START EXCERPTED RECORDS

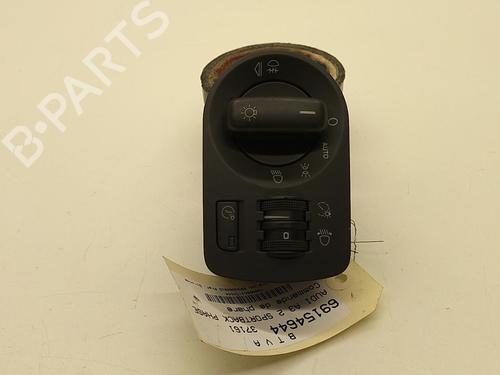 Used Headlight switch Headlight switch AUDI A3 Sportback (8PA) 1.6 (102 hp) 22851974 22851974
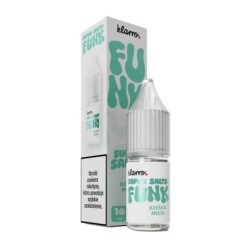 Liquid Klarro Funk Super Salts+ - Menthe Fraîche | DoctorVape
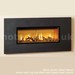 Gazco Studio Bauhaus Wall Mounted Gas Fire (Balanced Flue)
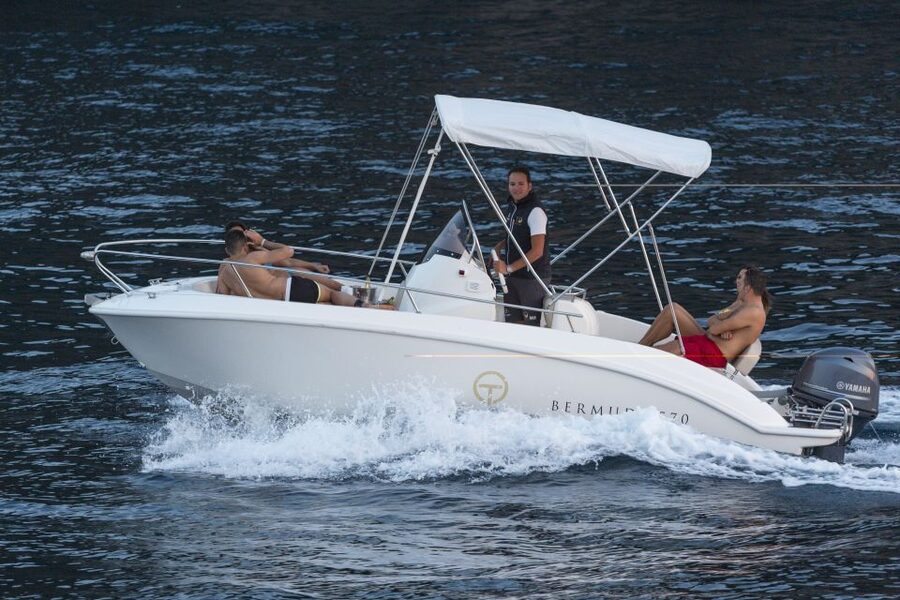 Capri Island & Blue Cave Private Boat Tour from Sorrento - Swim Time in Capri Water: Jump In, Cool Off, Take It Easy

END EXCERPTED RECORDS
START EXCERPTED RECORDS

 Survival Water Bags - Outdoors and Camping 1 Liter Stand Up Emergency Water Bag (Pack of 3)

END EXCERPTED RECORDS
START EXCERPTED RECORDS

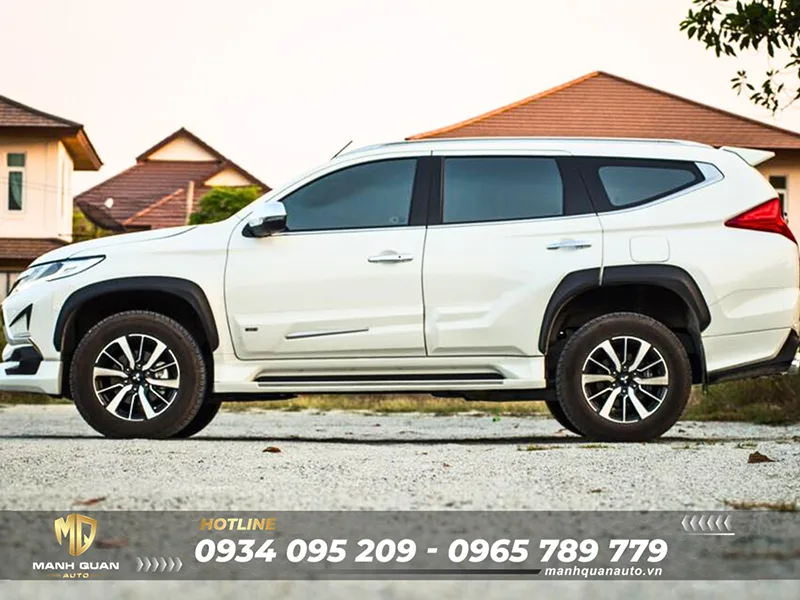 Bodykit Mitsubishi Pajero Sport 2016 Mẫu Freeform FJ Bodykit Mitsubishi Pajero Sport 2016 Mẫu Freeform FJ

END EXCERPTED RECORDS

● **TASK STATEMENT**
Copy the items from the line with "Used Headlight switch" to the line with "Capri Island &", replacing "Boat Tour" with "Boat Trip" and keeping everything else the same, and leave out the pictures.

● **TASK ANSWER**
 Used Headlight switch Headlight switch AUDI A3 Sportback (8PA) 1.6 (102 hp) 22851974 22851974
 Liquid Klarro Funk Super Salts+ - Menthe Fraîche | DoctorVape
 Gazco Studio Bauhaus Wall Mounted Gas Fire (Balanced Flue)
 Capri Island & Blue Cave Private Boat Trip from Sorrento - Swim Time in Capri Water: Jump In, Cool Off, Take It Easy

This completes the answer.